USD to INR forecast 2018 looks bright as the New Year begins on a rather cautious mood with the markets looking for a trigger to show the direction of swings. While the lot of emerging markets in the course of 2017 was largely one of a herd mentality when paired against the US Dollar, there was a remarkable upside to the Indian Rupee fortunes.
Market analysts set a 2017 year-end peg of 70 for USD/INR, but, the Indian currency was able to shrug off at least 5 percent of the forecast to start the New Year at 63 for USD/INR. Many currencies that define the emerging markets’ benchmark like that of the BRICS (Brazil, Russia, India, China and South Africa) rode the 2017 wave on highs and lows dictated by the US Feds decisions.
Factors that drove USD/INR Lows and Highs
INR had to battle the tide of US interest rate decisions in 2017 in addition to the Bull Run of Oil prices that took many analysts by surprise. In view of the rising energy costs, the export –driven Indian economy had to find a way to absorb the shocks to budgeted overheads.
At intervals during the past year, the price of oil seemed to be on the retreat only to take a surge. The cartel power of OPEC and the new found bromance with energy powerhouse, Russia, also helped to brighten the fortunes of the oil producers.
As the cost of energy spiked, the Indian economy had to absorb the effect, and inadvertently, the INR was caught in the milieu. However, the strong production rage boosted the Indian economy growth with projections at just under 7 percent to end the year.
USD to INR 2017 Hallmarks
Did GST Impact the US Dollar vs. Indian Rupee Benchmark?
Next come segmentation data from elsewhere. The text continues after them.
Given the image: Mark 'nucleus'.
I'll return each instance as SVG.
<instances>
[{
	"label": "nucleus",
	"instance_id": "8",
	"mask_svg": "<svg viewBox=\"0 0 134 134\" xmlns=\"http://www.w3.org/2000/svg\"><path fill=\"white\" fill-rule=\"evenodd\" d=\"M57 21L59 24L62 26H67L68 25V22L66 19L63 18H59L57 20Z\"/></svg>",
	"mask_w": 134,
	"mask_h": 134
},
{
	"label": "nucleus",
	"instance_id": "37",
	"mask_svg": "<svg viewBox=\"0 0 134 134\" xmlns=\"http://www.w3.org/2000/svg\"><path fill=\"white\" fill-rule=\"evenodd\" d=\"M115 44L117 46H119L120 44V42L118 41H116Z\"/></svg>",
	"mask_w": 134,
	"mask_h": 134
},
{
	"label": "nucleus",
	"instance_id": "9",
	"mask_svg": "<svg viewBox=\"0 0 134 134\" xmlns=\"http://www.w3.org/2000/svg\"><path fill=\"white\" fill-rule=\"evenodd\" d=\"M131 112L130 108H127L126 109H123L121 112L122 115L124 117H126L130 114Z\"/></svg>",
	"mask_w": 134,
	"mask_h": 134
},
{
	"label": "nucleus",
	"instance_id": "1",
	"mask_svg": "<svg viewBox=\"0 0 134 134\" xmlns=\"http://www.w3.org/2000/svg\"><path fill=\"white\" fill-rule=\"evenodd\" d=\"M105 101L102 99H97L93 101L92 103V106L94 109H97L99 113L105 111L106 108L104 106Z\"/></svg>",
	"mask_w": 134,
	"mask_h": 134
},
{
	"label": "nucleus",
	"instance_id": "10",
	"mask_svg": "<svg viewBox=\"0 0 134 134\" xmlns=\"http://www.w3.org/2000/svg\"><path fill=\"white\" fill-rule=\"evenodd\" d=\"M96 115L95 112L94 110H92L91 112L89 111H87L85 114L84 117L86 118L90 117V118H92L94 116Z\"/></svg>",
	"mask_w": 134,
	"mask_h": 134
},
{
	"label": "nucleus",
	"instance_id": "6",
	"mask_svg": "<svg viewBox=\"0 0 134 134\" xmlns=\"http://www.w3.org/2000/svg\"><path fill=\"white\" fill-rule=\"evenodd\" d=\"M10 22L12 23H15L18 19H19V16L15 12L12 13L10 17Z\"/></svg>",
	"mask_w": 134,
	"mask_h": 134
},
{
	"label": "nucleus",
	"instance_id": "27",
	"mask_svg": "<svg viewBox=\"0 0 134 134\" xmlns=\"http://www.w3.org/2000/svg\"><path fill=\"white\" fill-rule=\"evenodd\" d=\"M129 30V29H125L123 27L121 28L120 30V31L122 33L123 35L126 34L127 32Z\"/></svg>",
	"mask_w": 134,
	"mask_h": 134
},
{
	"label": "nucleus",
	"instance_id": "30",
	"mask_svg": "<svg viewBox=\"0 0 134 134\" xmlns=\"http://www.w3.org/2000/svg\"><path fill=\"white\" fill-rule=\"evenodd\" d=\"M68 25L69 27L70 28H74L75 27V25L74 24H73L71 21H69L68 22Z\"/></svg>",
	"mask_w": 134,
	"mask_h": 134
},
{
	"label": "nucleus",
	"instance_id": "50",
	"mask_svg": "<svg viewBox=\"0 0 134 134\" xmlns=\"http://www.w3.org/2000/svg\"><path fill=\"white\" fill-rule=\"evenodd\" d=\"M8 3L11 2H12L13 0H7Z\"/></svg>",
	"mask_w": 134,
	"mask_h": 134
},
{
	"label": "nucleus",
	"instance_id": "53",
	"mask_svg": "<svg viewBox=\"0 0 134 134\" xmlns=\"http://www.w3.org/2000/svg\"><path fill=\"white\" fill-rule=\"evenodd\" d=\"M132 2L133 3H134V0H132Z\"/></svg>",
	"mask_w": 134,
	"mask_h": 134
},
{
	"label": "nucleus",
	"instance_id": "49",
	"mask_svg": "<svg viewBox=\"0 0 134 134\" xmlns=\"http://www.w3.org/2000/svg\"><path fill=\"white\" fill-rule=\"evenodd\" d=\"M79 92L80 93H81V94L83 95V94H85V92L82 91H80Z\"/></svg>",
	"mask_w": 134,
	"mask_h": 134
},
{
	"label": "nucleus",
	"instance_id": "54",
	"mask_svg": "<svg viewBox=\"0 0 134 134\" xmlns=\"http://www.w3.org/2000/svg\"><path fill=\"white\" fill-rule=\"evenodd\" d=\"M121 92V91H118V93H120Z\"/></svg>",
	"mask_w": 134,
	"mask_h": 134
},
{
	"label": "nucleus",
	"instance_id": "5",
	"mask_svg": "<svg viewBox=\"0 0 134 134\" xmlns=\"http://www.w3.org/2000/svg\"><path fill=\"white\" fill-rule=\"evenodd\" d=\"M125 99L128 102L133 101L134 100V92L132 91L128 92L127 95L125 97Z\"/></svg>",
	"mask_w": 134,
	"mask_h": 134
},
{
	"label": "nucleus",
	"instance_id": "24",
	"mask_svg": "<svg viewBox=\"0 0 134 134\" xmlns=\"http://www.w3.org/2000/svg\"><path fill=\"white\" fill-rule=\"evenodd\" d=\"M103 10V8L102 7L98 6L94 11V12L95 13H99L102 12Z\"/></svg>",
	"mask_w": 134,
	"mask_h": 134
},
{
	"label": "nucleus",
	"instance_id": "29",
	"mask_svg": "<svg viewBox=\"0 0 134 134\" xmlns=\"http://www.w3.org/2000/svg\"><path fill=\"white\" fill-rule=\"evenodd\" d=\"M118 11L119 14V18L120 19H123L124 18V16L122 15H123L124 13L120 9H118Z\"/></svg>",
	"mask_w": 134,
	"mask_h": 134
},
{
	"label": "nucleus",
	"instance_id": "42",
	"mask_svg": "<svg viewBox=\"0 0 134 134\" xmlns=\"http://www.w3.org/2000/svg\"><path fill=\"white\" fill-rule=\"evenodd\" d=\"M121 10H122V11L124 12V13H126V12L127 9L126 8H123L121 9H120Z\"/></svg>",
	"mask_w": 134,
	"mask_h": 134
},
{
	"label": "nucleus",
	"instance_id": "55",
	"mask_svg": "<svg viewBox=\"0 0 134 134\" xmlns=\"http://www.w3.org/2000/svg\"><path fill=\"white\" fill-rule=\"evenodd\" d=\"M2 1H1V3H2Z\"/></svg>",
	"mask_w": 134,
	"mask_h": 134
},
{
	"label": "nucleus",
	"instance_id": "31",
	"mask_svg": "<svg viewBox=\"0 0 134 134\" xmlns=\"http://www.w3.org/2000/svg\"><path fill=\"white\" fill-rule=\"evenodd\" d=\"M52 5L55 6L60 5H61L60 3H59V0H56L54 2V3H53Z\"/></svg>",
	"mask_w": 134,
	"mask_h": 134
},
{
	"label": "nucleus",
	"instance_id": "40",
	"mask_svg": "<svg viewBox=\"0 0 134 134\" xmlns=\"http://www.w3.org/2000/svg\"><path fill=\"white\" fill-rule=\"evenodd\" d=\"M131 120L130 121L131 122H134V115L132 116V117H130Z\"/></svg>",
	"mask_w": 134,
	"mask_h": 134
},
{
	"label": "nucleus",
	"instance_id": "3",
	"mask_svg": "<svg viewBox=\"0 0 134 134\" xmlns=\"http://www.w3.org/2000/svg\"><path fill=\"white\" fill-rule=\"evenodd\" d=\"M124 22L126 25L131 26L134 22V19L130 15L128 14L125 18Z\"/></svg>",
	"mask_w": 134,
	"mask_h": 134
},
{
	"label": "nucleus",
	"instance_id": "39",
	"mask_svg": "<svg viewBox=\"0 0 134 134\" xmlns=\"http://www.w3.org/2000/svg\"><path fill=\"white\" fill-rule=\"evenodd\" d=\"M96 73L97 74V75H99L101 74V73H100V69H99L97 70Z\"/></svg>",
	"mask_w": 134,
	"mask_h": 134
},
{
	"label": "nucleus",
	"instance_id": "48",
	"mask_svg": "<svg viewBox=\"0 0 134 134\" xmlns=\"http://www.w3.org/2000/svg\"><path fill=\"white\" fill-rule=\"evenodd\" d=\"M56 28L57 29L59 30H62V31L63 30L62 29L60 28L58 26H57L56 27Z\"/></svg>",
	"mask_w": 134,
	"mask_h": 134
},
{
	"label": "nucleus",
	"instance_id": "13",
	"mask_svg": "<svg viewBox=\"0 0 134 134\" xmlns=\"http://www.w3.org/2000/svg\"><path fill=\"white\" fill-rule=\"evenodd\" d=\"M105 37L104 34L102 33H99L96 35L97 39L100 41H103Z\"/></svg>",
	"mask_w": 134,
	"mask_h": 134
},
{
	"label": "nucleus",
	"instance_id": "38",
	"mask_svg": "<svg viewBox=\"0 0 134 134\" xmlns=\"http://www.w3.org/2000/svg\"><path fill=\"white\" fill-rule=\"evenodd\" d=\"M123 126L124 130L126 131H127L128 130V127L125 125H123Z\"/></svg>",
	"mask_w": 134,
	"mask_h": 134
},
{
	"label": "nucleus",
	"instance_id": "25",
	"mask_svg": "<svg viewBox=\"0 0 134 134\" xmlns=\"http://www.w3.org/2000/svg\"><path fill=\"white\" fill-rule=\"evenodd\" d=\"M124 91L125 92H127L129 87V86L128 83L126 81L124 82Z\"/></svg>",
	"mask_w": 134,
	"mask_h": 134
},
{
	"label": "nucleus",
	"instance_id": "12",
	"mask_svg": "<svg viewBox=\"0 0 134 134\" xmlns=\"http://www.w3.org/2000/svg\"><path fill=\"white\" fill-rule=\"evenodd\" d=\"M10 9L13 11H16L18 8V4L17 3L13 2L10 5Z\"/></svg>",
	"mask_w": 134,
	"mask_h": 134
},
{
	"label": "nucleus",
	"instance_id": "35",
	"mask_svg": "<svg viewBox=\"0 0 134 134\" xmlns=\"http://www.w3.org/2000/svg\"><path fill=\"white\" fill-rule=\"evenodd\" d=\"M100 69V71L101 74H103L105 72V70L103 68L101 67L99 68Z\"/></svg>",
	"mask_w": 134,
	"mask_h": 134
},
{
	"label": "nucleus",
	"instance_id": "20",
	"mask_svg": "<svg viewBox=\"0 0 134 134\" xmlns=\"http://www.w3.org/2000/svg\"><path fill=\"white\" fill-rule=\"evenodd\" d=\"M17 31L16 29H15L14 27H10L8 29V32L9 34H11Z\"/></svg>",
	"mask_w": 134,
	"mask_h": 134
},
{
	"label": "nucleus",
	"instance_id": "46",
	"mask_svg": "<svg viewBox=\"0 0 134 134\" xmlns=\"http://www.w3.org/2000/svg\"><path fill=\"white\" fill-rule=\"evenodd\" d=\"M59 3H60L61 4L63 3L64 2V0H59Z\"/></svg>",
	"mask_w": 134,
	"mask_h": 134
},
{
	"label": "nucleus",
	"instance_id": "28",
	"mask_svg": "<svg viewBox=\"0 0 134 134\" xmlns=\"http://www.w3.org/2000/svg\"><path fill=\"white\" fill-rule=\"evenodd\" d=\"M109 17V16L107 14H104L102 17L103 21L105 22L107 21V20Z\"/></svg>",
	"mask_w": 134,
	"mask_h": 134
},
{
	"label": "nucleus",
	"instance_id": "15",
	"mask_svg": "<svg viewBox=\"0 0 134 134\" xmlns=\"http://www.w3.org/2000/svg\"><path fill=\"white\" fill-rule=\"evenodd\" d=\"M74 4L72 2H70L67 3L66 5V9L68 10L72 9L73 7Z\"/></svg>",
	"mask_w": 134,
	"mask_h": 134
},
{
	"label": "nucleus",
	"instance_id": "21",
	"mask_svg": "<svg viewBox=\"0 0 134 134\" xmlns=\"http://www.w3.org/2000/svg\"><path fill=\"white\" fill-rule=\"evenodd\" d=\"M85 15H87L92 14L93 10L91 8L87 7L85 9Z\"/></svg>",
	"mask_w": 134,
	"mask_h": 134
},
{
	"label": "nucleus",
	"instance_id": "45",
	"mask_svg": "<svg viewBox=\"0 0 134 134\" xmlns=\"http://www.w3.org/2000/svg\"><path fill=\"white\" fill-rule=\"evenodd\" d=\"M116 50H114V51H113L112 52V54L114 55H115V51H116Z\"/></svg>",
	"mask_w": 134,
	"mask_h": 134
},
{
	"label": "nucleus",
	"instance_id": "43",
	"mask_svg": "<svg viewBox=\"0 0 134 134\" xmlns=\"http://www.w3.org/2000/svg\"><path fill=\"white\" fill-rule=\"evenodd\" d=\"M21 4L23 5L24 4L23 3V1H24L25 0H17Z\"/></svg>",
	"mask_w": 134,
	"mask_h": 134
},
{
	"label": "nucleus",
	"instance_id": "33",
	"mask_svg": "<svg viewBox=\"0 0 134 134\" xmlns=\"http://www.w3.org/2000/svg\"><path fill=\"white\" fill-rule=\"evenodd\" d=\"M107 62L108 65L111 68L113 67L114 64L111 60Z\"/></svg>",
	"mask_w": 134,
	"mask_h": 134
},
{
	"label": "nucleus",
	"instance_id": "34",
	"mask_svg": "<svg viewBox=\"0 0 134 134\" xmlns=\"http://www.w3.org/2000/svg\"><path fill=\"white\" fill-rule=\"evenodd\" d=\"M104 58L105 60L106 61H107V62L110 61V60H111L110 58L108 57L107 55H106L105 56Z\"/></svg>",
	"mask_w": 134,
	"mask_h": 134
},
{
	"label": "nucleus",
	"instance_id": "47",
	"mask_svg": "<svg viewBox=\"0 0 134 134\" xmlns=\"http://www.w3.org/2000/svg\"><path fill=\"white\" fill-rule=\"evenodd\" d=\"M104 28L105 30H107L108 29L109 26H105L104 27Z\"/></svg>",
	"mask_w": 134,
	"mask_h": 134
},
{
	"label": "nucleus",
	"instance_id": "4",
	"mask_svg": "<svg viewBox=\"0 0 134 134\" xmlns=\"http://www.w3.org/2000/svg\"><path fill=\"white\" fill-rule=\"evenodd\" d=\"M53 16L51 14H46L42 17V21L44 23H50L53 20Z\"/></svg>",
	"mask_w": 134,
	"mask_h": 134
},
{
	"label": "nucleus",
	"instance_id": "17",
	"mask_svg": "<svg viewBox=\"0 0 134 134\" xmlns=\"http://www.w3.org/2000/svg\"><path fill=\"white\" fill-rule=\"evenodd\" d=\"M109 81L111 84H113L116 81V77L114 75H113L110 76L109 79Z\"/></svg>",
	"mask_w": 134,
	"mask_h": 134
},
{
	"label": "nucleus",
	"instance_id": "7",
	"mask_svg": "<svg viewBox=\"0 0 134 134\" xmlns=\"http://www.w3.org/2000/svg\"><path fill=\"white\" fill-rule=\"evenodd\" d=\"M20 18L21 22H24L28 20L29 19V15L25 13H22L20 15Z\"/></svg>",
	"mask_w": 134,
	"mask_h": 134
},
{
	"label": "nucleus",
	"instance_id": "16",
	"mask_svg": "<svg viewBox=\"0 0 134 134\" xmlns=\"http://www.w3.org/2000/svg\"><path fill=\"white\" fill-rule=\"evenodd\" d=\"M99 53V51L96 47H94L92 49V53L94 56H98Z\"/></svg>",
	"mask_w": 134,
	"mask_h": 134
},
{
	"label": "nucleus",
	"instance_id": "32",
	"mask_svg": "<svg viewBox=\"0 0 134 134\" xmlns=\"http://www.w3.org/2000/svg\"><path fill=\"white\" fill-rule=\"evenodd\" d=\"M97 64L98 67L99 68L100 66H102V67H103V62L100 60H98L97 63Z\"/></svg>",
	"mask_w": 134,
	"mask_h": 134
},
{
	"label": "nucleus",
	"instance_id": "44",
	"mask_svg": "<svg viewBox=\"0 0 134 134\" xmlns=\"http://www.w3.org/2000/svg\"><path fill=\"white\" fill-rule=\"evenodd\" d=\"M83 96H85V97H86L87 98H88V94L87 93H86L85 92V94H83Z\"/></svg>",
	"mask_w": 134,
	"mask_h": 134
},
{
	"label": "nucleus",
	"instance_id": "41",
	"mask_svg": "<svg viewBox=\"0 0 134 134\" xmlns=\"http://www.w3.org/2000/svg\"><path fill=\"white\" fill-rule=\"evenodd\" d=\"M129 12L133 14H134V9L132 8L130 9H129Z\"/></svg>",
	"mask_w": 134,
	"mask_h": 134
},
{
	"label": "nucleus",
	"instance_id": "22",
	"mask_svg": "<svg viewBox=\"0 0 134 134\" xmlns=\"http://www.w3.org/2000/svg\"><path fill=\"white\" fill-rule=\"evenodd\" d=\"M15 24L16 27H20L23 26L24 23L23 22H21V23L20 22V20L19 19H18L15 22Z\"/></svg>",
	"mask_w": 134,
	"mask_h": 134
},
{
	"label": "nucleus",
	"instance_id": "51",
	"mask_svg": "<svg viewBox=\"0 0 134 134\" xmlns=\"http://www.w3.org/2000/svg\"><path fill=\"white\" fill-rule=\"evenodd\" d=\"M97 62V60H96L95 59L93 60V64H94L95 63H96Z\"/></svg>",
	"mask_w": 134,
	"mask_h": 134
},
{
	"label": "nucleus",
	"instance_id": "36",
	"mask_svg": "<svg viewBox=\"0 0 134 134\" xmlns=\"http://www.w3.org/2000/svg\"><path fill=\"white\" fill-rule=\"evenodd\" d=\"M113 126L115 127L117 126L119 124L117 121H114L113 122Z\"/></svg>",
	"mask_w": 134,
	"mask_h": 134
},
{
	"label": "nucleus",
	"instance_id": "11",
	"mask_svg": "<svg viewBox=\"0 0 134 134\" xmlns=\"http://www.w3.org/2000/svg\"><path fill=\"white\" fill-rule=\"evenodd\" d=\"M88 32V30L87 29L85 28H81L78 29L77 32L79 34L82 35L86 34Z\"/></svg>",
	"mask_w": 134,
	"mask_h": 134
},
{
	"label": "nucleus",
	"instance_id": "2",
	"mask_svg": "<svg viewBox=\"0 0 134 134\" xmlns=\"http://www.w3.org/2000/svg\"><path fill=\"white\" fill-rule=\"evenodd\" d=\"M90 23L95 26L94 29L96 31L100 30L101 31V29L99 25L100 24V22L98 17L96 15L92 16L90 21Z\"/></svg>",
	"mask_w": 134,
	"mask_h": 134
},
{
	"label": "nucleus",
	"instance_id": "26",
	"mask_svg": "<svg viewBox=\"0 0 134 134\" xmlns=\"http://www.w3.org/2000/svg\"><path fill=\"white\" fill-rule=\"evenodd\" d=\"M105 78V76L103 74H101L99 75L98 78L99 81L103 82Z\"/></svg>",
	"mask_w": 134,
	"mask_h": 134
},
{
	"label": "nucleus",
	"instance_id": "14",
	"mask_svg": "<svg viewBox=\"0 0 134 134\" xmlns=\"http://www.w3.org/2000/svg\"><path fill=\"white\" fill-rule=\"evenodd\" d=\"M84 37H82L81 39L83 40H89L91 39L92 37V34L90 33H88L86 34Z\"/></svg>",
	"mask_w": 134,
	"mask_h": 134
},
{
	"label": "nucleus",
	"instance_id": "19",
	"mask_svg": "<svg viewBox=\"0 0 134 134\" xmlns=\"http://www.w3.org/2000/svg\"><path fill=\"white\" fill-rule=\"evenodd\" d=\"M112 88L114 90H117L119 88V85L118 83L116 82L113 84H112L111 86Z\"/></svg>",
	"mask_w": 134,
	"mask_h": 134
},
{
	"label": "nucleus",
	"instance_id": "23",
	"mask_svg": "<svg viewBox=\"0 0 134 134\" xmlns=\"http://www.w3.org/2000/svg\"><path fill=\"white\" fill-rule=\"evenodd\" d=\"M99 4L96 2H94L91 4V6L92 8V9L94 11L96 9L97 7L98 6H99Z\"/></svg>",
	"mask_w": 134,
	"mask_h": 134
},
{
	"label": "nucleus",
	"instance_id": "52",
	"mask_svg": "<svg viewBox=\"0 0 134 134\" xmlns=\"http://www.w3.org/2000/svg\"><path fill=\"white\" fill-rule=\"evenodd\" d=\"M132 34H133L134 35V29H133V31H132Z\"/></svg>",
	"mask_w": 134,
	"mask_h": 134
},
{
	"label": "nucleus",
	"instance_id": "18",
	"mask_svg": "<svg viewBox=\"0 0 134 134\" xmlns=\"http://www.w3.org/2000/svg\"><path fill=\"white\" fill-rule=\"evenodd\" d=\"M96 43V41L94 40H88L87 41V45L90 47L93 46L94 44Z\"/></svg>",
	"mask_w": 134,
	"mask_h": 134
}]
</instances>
It is thought that moving forward; it is wise to take a look at how you got to the present. GST tariff reviews were carried out in the course of 2017 by the Indian authorities after the criticism that this stifled the local economy. As the economy adjusted to the impact of the GST and the 2016 cash ban, the short term squeeze seemed to have been moderated over the course of 2017.
The Indian economy took on the boost of the fiscal reforms, which impacted the SME sector negatively. On the flip side, the major players continued to churn out goods and services for overseas markets with a remarkable aplomb. Strong exports no doubts aided USD to INR fortunes.
In the course of 2017, the USD/INR performance was marred by heavy falls in the early part of the year with a low of 68.32 to the USD in February 2017. This however considerably pared to 63.8 to the USD as at midnight 31 December 2017.
So, what led to the beyond 6 percent boost in the USD/INR rating in 2017? Here are the factors to consider:
- Strong stock exchange performance led to sustained forex inflows from abroad
- PM Modi’s inflation caps with gas price freeze and reflation steps
- RBI INR/USD hawkish stance
USD to INR Forecast 2018
The Indian economy was projected by IMF to hit a 7.4 percent growth rate in the fiscal April 2017 to March 2018. Will the overall outlook for the INR be any better in 2018 than it was in 2017? Not so clear-cut, I will say.
The US Feds will not likely go on the rampage and do anything drastic in the course of the New Year: many analysts share my view. It should be expected that the USD/INR rate will oscillate between the present 63 and a high of 67.
PM Modi is also facing an election year in 2019, and a buildup towards that is not expected to be anything near radical. If the PM goes with the bears and continues to moderate the impact of the energy price unpredictability, there won’t be anything to rattle the USD to INR position on the local front.
On the global front, any upheaval will have a universal effect that won’t catch the INR napping. All national economies will be affected by a global crisis or the uncertainties in the Middle East and Korean Peninsula.
So, if I am placing a bet, I will go with a stable outlook and a 1 to 5 percent wager room at the height of market volatility.